Quoted passage:
Monday, April 17, 2017

40 weeks

Well, here we are at 40 weeks pregnant.  I will say it is fun to have people ask, "When are you due?" and to be able to answer, "Monday" or "any day" and then see their expressions.

A recap of the past few weeks:
Week 36 - SPRING BREAK!  What a glorious week and by that I mean we worked our tails off but it was so nice to cross stuff off the list and get stuff done!  The weather was amazing so I tried to get out and walk each day.  I had a doctor's appointment and saw an actual doctor (usually I see a nurse practitioner).  We had a ten-second ultrasound to see if the baby's head was down - it is.  I was a little bit, like, "Hey!  Can we see something besides a circle that represents his head?"  "What about an arm or a leg or something!?!?".  I think I went to Target almost every day.  For what? You may ask...I don't remember but I found a reason to go and wander around.  I know one or two of the days it was for thank you notes.  I chopped about 10 inches of hair off and enjoyed getting my hair washed and head massaged.  
37 weeks 5 days
Week 37 - I can't remember anything interesting happening - school, school, and more school.  Ian finished up his oral antibiotics for impetigo and it finally looks like it is healing!  My first long term sub canceled on me.  So I started my search for another one.  The baby really likes to stick his butt out - several times a day my stomach will bulge on the right side near my belly button.  I have decided that it is his butt and I give him a few pats each time he sticks his derriere out.  

Week 38 - We were productive.  It finally seemed real enough that we are possibly having a baby so we installed the car seat bases, assembled the stroller, and put together a swing that some friends loaned us.  I washed a bunch of blankets, burp clothes, and one sleeper.  We went out to eat at some "nicer" restaurants that we had gift cards for (thank you Calc 3 students!).  We decided on a name (we think).  (And that was all basically in one afternoon).  My second long term sub canceled on me.  We had a doctor's appointment and my sugar was elevated (of course!) so they want me to come back in a week.

39 weeks 2 days
Week 39 - Long term sub #3 is the charm (finger crossed - she has not canceled yet).  It was a relaxed week at work in some ways.  There was a lot of state testing and so fewer classes to teach, but I did my best to crank out 6 weeks of sub plans and stay caught up.  I treated myself to a Starbucks and a pedicure.  My ankles and fingers just started to swell this week and they are not underachievers in the swelling department.  I am not ready for the baby to come yet, so I stopped exercising (which why I think the swelling came on so quickly).  The good news - it does not hurt at all.

Directions:
• A. Summarize the 40-week pregnancy update in two sentences.
• B. Resume the 40-week pregnancy update after its final sentence, in the same casual first-person voice.

Data provided:

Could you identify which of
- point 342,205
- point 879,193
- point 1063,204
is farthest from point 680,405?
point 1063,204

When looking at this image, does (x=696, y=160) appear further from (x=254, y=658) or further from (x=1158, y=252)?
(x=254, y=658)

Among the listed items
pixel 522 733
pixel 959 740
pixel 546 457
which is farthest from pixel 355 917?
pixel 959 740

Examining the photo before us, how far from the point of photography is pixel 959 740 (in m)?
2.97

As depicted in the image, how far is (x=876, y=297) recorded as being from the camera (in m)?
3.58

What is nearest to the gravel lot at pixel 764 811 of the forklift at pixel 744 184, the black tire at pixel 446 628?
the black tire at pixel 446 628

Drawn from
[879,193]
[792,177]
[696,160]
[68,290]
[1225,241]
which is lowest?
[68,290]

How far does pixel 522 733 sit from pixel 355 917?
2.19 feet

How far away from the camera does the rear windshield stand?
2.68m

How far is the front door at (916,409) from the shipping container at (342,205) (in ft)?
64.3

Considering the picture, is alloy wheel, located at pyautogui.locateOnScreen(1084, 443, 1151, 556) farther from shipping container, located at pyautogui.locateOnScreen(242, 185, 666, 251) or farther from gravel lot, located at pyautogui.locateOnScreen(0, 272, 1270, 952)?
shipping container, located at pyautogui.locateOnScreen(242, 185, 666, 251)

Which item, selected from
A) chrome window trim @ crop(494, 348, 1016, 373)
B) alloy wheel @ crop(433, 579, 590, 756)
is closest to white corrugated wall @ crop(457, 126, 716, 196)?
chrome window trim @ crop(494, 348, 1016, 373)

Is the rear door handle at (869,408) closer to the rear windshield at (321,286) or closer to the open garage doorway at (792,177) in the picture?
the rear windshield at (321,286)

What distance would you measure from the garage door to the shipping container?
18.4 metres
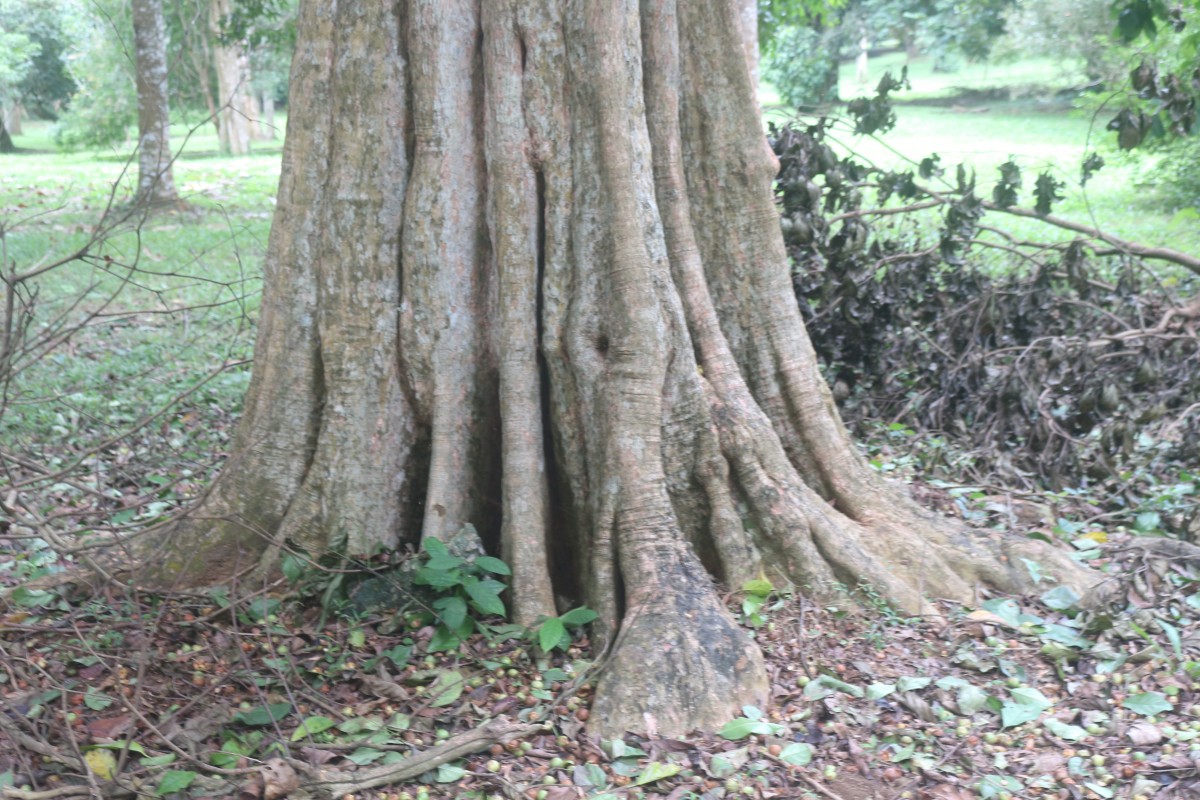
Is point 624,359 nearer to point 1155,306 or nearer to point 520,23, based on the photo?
point 520,23

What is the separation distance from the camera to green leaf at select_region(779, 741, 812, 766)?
10.4ft

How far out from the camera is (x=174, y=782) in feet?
9.73

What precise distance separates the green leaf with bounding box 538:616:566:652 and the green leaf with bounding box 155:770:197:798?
46.4 inches

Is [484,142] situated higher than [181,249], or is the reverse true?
[484,142]

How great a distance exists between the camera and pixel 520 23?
12.4ft

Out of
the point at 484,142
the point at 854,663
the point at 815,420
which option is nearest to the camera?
the point at 854,663

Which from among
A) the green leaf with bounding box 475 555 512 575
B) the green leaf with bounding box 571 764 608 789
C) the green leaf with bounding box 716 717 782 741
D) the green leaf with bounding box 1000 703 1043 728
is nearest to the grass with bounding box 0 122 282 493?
the green leaf with bounding box 475 555 512 575

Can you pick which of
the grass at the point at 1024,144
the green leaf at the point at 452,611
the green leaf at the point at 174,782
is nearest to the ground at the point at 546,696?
the green leaf at the point at 174,782

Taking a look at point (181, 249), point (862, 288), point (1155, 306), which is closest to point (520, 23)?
point (862, 288)

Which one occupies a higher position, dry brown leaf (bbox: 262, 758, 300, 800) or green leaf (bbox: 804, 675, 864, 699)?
dry brown leaf (bbox: 262, 758, 300, 800)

Set of answers:
• A. At 40 weeks pregnant, the writer recaps weeks 36 through 39: a productive spring break that included a brief ultrasound showing the baby's head was down, then busy school weeks in which two long-term subs canceled before a third was found. Over those weeks the couple installed car seat bases, assembled a stroller and swing, and tentatively chose a name, while a checkup showed elevated sugar and the writer's ankles and fingers began to swell without pain.

• B.
Waiting for my toes to dry and watching my belly physically move when the baby moves

I keep waiting to get to the stage of, "I am so big.  I can't sleep.  I am so uncomfortable.  Just come already, Baby!"  But it has not happened yet.  I feel pretty good and I once I fall asleep I am good for the rest of the night.  I had one poor night of sleep where I kept waking up with intense back pain and a horrible leg cramp.  I was concerned that I was maybe going into labor, but the next day everything was normal.  I mentioned to nurse practitioner that I hope to make it 41 weeks and 4 days and she told me that I was the first person she had ever heard that from.  We shall see.  {I would try to make it to 42 weeks, but the nurse practitioner has already said 41.5 weeks is the limit.}

At this point, I keep comparing my pregnancy to a marathon.  A marathon is 26.2 miles, which is 42.195 kilometers (and yes, they mark each and every km in Korea when you run a marathon). So I have told myself a week = a kilometer.  At this point, I am somewhere between 24.5-25 miles into my 26.2 miles analogy.  24.5 miles is not a fun spot to be and you are so close, yet so far.  At 24.5 miles, you just put your head down and get through it.  I would definitely take 40 weeks pregnant over hanging out at 24.8 miles of a marathon.  All of that to say, it gives me a good perspective and helps me stay patient.